Numerous civil rights organisations co-signed a letter demanding Amazon stop assisting government surveillance, and several members of US Congress have expressed concerns about the partnerships.
"We are concerned the technology would be used to unfairly and disproportionately target and surveil people of color, immigrants, and civil society organisations," the shareholders, which reportedly include Social Equity Group and Northwest Coalition for Responsible Investment, wrote. "We are concerned sales may be expanded to foreign governments, including authoritarian regimes."
Amazon has publicly promoted how police have used its face recognition software to identify people of interest to law enforcement. On Amazon's website, a systems analyst with Oregon's Washington County explained how Rekognition was fed a database of 300,000 arrest photos to match against faces seen in surveillance images.
It's important to note that being arrested is typically what causes a person to end up in a database, not being convicted of a crime. If an arrestee is ultimately found innocent, there's no guarantee their photo will be cleared from these databases for future matching.
In May, the ACLU released troubling internal documents, including an email from a Washington County official telling Amazon they were using Rekognition to identify "unconscious or deceased individuals" as well as "possible witnesses".
Another document showed the software identifying a photo of O.J. Simpson as a 93.53 per cent match with a white arrestee.

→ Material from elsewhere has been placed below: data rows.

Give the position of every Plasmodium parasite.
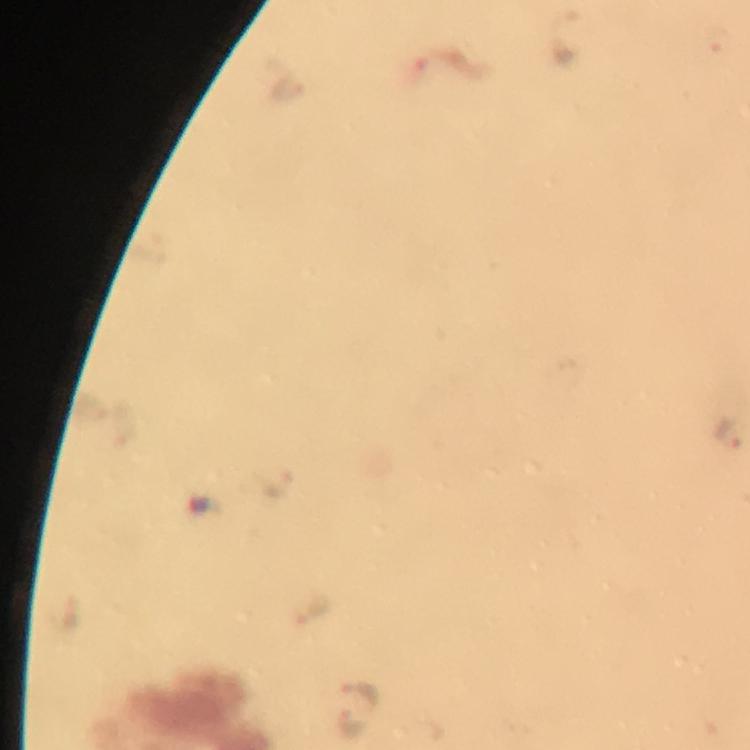

Approximate object centers, in pixels from the top-left corner.
Plasmodium parasites: (x=727, y=431), (x=315, y=611), (x=361, y=691), (x=353, y=724).

Summary:
  - Context: from a malaria diagnostic workup
  - Magnification: 100x
  - Capture: smartphone mounted on the microscope
  - Preparation: thick smear
  - Image size: 750×750 pixels
  - Immersion oil: applied
  - Cropped from: one field of view
  - Stain: Giemsa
Classify this cell by malaria status.
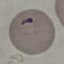
It is parasitized.

Summary:
  - Preparation: thin blood film
  - Capture: smartphone through the microscope eyepiece
  - Image type: cell patch, automatically extracted from a larger field of view and resized to 64 × 64 pixels
  - Stain: Giemsa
Name the blood parasite species.
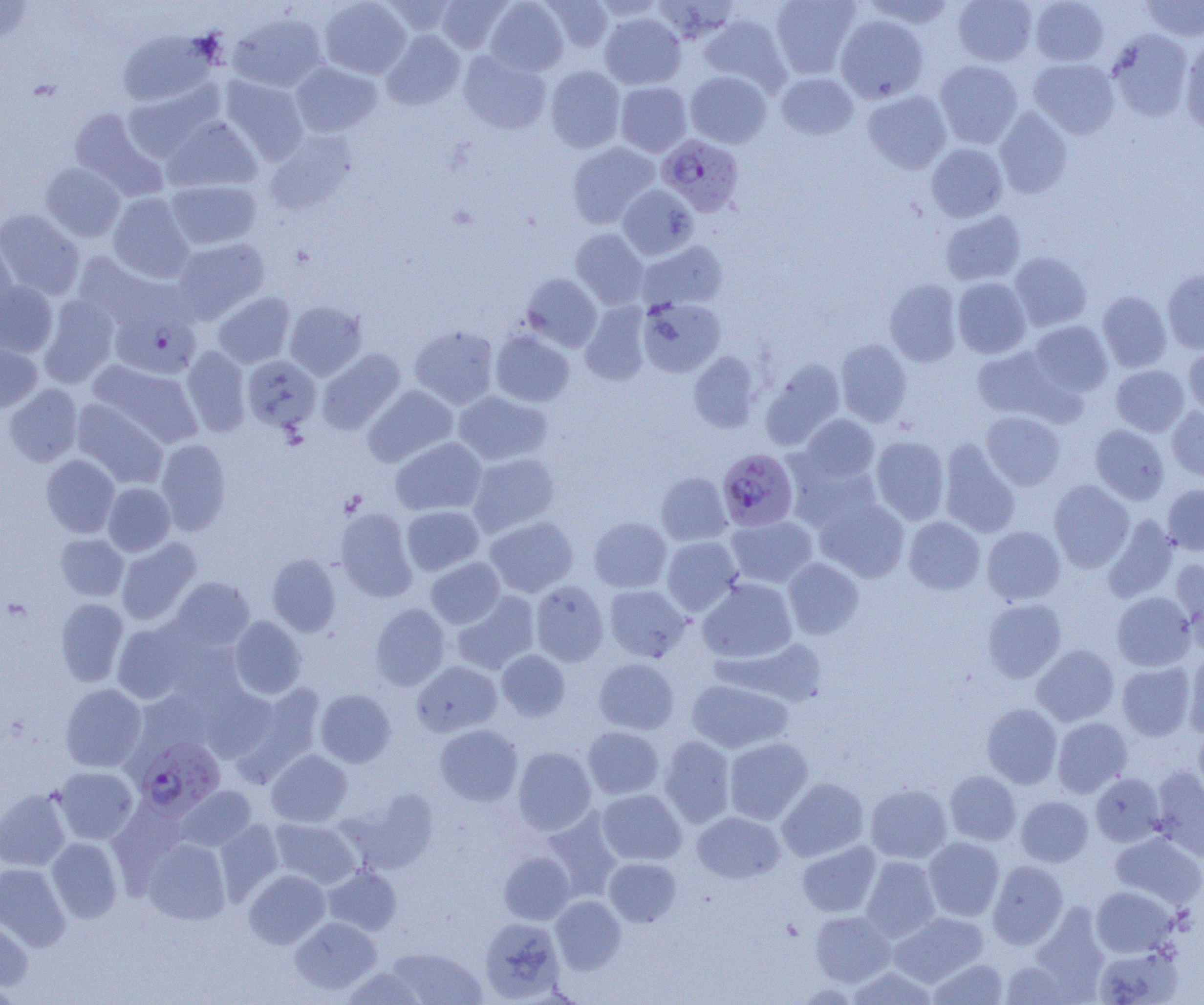

Plasmodium falciparum.

modality = light microscopy
Plasmodium falciparum-infected red blood cell locations = approximate bounding boxes as (x1,y1)-(x2,y2) corner pairs in pixels: (656,134)-(744,216), (110,304)-(201,379), (717,448)-(798,531), (134,737)-(225,817)
image size = 1204×1005 pixels
magnification = 1000x
preparation = thin blood smear
field of view = single
uninfected red blood cell locations = approximate bounding boxes as (x1,y1)-(x2,y2) corner pairs in pixels: (0,0)-(33,45), (319,0)-(411,79), (435,0)-(511,53), (484,0)-(569,76), (541,0)-(613,52), (770,0)-(860,78), (862,0)-(958,29), (952,0)-(1038,66), (1030,0)-(1109,66), (1140,0)-(1204,41), (379,1)-(460,37), (600,12)-(686,90), (229,14)-(327,92), (699,14)-(791,92), (836,14)-(929,103), (117,29)-(216,108), (381,29)-(465,110), (1107,30)-(1194,122), (1179,39)-(1204,133), (459,50)-(551,134), (1028,58)-(1120,139), (935,60)-(1023,148), (290,61)-(382,137), (545,65)-(626,152), (685,71)-(772,148), (775,72)-(859,140), (221,76)-(309,163), (615,81)-(692,156), (123,83)-(222,162), (862,89)-(952,174), (68,107)-(166,200), (993,107)-(1073,198), (162,117)-(262,193), (264,131)-(355,214), (567,141)-(660,228), (926,142)-(1008,222), (41,163)-(125,241), (165,179)-(261,249), (618,184)-(698,260), (108,193)-(194,282), (0,209)-(84,300), (940,210)-(1027,286), (570,228)-(649,309), (0,233)-(17,323), (171,238)-(270,322), (637,240)-(728,312), (72,251)-(175,336), (1009,251)-(1092,331), (1162,269)-(1204,354), (521,273)-(602,351), (952,277)-(1031,358), (884,279)-(962,367), (0,281)-(58,357), (1098,291)-(1171,372), (213,292)-(295,368), (39,295)-(119,388), (637,297)-(726,376), (285,301)-(367,380), (580,302)-(652,385), (1027,321)-(1113,397), (410,324)-(499,409), (491,330)-(575,407), (836,338)-(912,427), (0,339)-(42,414), (972,344)-(1075,423), (1183,344)-(1204,416), (182,346)-(251,436), (317,348)-(406,434), (689,351)-(763,432), (242,355)-(321,433), (760,359)-(846,450), (88,360)-(203,448), (1110,365)-(1190,437), (3,384)-(82,466), (363,385)-(458,467), (453,390)-(552,466), (71,399)-(168,490), (1167,406)-(1204,482), (981,411)-(1066,490), (799,414)-(880,484), (1090,424)-(1169,505), (871,435)-(950,525), (390,437)-(487,516), (155,438)-(231,535), (938,439)-(1021,538), (467,452)-(561,537), (41,454)-(120,537), (785,454)-(883,532), (656,472)-(732,545), (1049,480)-(1134,571), (103,482)-(175,556), (1162,484)-(1204,555), (814,496)-(909,582), (401,505)-(484,575), (334,508)-(418,602), (725,515)-(818,587), (1103,515)-(1180,602), (484,516)-(578,597), (588,516)-(672,593), (904,516)-(985,594), (981,526)-(1065,605), (55,533)-(128,601), (661,536)-(743,615), (116,538)-(201,625), (267,554)-(341,636), (426,557)-(506,628), (783,558)-(864,639), (1170,558)-(1204,638), (169,577)-(254,651), (698,578)-(797,664), (530,580)-(609,666), (604,585)-(691,662), (452,591)-(540,675), (1111,591)-(1196,671), (55,598)-(128,686), (982,599)-(1066,682), (371,603)-(450,690), (228,616)-(306,698), (112,622)-(193,704), (726,638)-(827,705), (1032,644)-(1119,726), (497,649)-(570,721), (1184,649)-(1204,738), (593,658)-(679,734), (412,661)-(502,737), (1117,662)-(1195,741), (686,679)-(792,754), (60,683)-(147,772), (231,683)-(325,780), (202,685)-(280,763), (133,689)-(216,760), (315,689)-(396,767), (981,704)-(1062,788), (1052,717)-(1133,798), (435,724)-(522,806), (583,726)-(664,799), (1194,726)-(1204,806), (658,735)-(736,827), (723,737)-(813,824), (513,747)-(596,835), (266,749)-(352,827), (52,766)-(138,844), (1152,766)-(1204,861), (944,770)-(1020,845), (1090,773)-(1165,846), (777,777)-(869,862), (865,784)-(952,864), (175,785)-(257,852), (0,788)-(72,871), (597,789)-(686,865), (1015,796)-(1093,866), (540,809)-(622,902), (692,811)-(786,884), (270,818)-(361,888), (215,819)-(284,902), (1110,832)-(1204,910), (46,837)-(123,923), (142,837)-(231,925), (923,837)-(1004,920), (797,840)-(881,918), (499,852)-(574,924), (860,856)-(941,942), (604,857)-(681,927), (988,860)-(1068,949), (0,862)-(70,950), (323,865)-(402,935), (244,869)-(330,948), (1091,886)-(1177,957), (550,895)-(626,974), (810,910)-(895,986), (889,911)-(988,986), (0,913)-(33,995), (290,917)-(381,994), (480,917)-(564,1002), (1094,945)-(1183,1005), (386,947)-(486,1004), (999,957)-(1079,1005), (929,958)-(1009,1004), (846,966)-(938,1004), (341,967)-(426,1004)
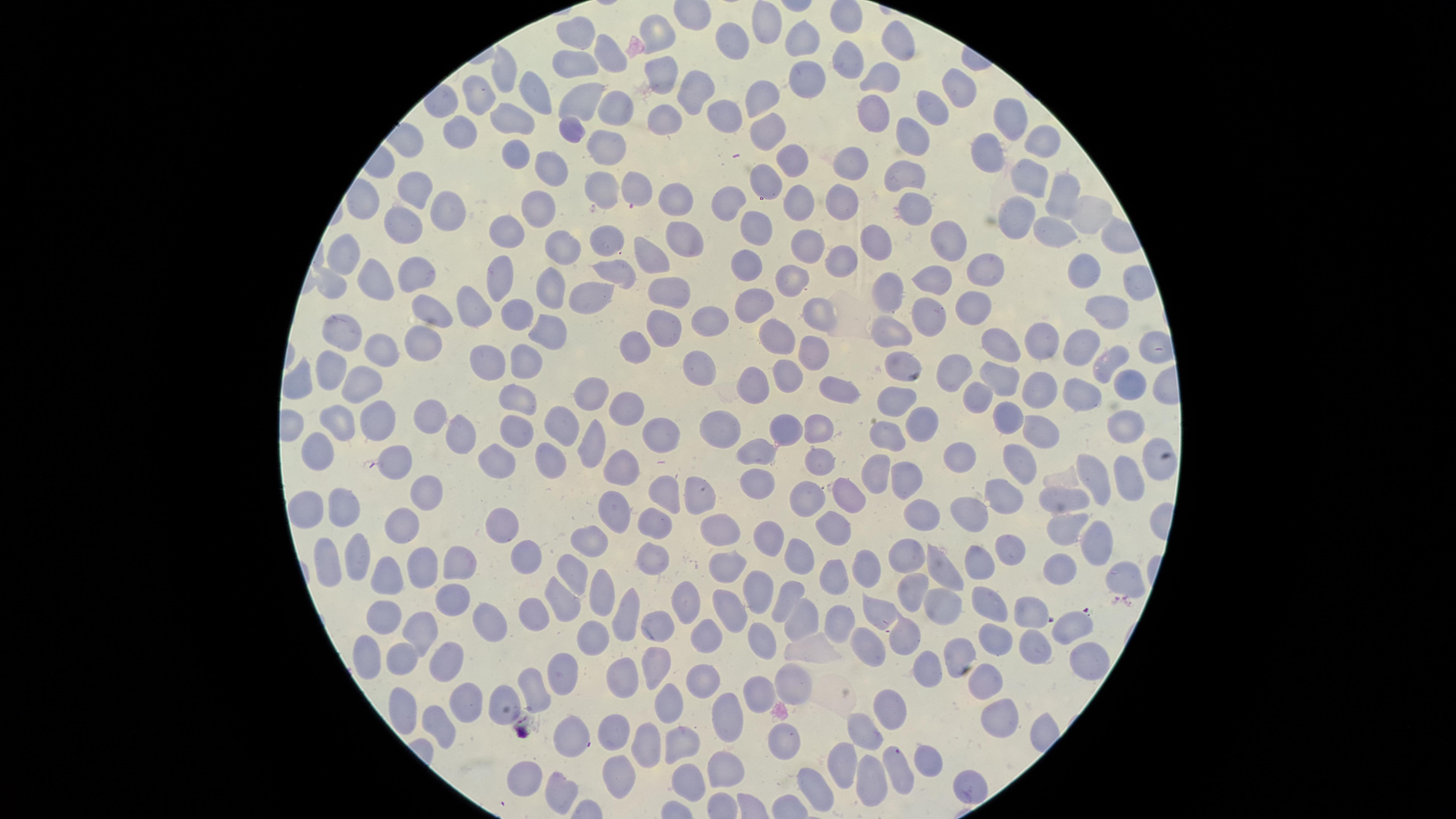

Backlash was swift, particularly from minority members of Congress. The Congressional Black Caucus sent a letter to Bezos noting that because "communities of color are more heavily and aggressive policed than white communities", they are concerned about "wrong decisions will be made due to the skewed data set produced by [...] unconstitutional policing practices".
If a city disproportionately arrests people of colour, it's likely its mugshot database is mostly people of colour, including those eventually cleared of crimes.
Face recognition becoming a police tool used more often on people of colour is alarming for many reasons, least of all being that it's less accurate on them. Representatives Keith Ellison and Emanuel Cleaver, both black, also sent a letter to Amazon regarding concerns about the technology's accuracy, citing an MIT study which found enormous racial disparities in the accuracy of face recognition technology.
"A series of studies have shown that face recognition technology is consistently less accurate in identifying the faces of African Americans and women as compared to Caucasians and men," wrote Ellison and Cleaver. "The disproportionally high arrest rates for members of the black community make the use of facial recognition technology by law enforcement problematic, because it could serve to reinforce this trend."
Rekognition can analyse images from any source, meaning appearing in images or videos from any police surveillance tool - including CCTV, body cameras and drones - could potentially mean being matched against databases. The privacy concerns are obvious and very real as the US employs face recognition in airports, borders and even schools.
We reached out to Amazon for comment but had not heard back at time of writing.